Management & Complications - Drain & Outlook
- Surgical (Mainstay):
- VP Shunt: Most common; programmable/fixed pressure valves.
- ETV (Endoscopic Third Ventriculostomy): For non-communicating hydrocephalus; ETV Success Score (ETVSS) guides.
- Medical (Adjunctive/Temporary): Acetazolamide, Furosemide (↓CSF production).
- Shunt Complications:
- Infection (5-15%): S. epidermidis/aureus.
- Malfunction/Obstruction: Signs of ↑ICP.
- Overdrainage: Subdural collections, slit ventricle syndrome.
- Outlook: Variable; depends on cause, timely management. Lifelong follow-up.
⭐ Shunt infection, often by Staphylococcus epidermidis, is the most frequent serious complication, necessitating shunt removal, EVD, and antibiotics.

High-Yield Points - ⚡ Biggest Takeaways
- Hydrocephalus is an abnormal CSF accumulation causing ventricular dilatation and ↑ICP.
- Key types: Communicating (impaired absorption) and Non-communicating/Obstructive (CSF flow blockage).

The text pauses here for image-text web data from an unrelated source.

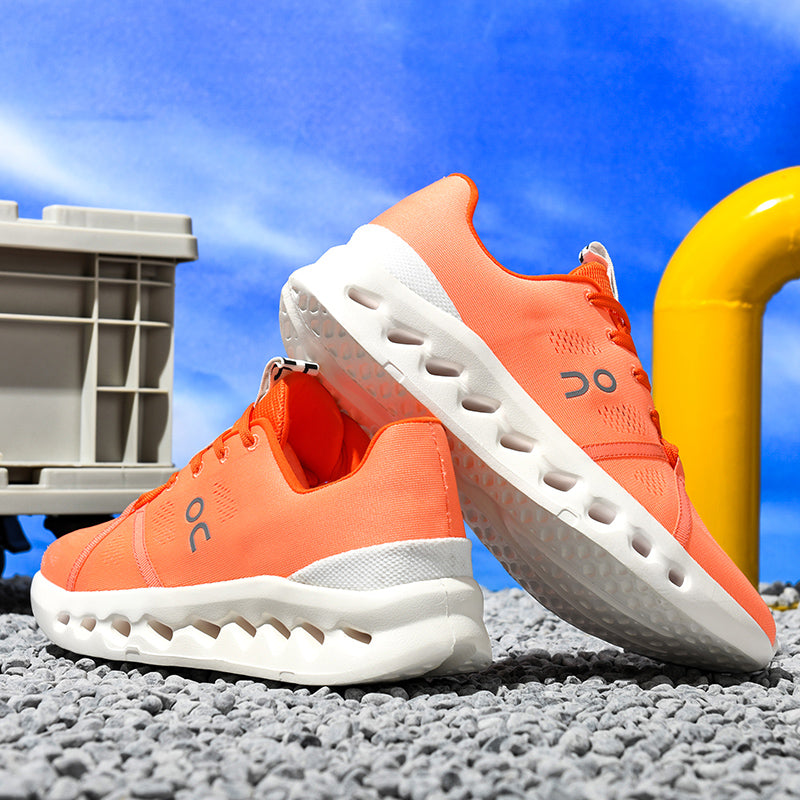 Eclipse Jubilee T4 Sneakers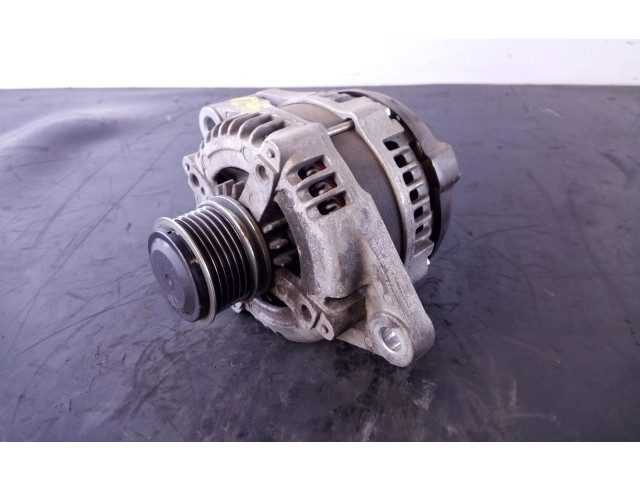 Генератор P56029574AA, TN1042101840 Fiat Freemont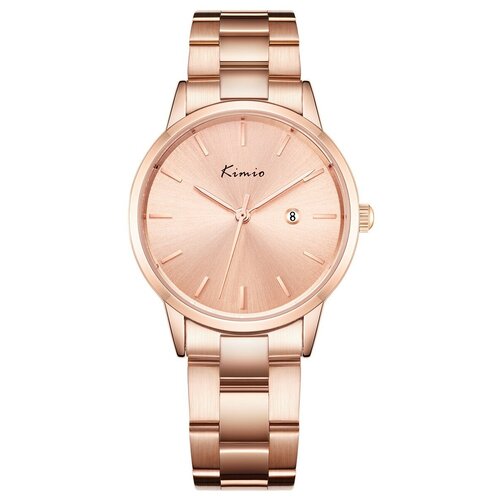 фото Наручные часы kimio k6420m-cz2rrr fashion женские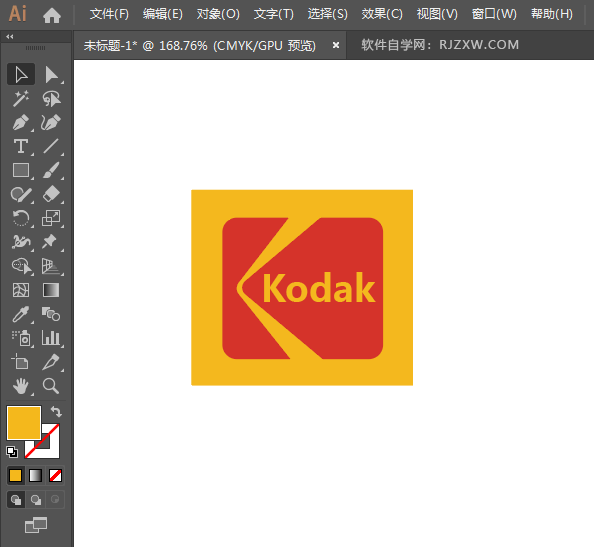 aiôKodak־ʸͼ7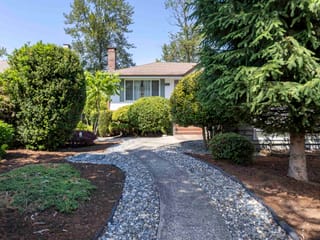 House for sale in Burnaby, Burnaby South, 6119 Service Street, 263187672 | Realtylink.org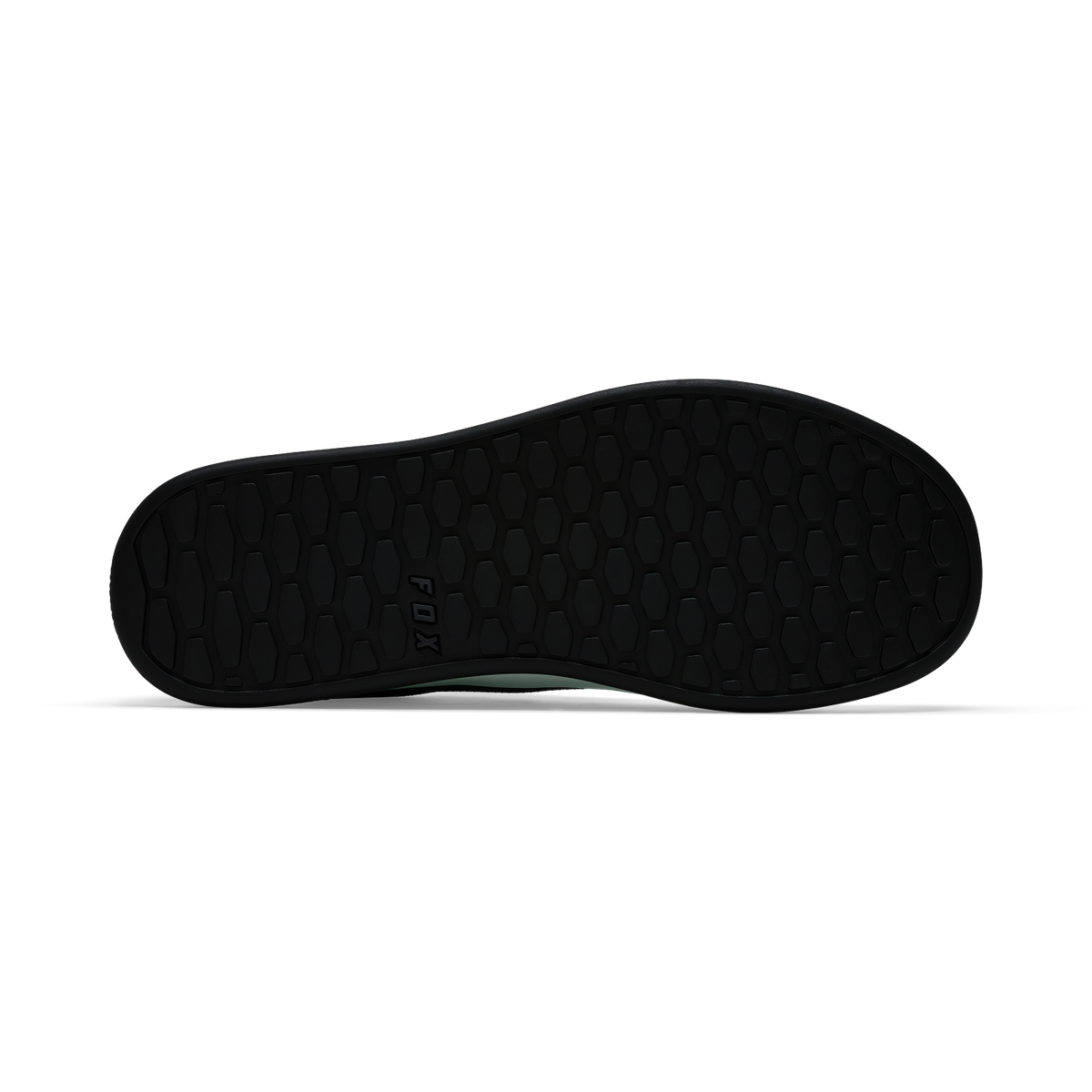 Fox Union BOA® Flat Schuhe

- Infants present with rapid head growth, bulging fontanelle, and sunset sign.
- Older children show headache, vomiting, papilledema, and gait ataxia.
- Common causes include aqueductal stenosis, meningitis, IVH, and posterior fossa tumors.
- Diagnosis via ultrasound in infants; CT/MRI are definitive imaging.
- Mainstay of treatment is ventriculoperitoneal (VP) shunt; ETV for obstructive types.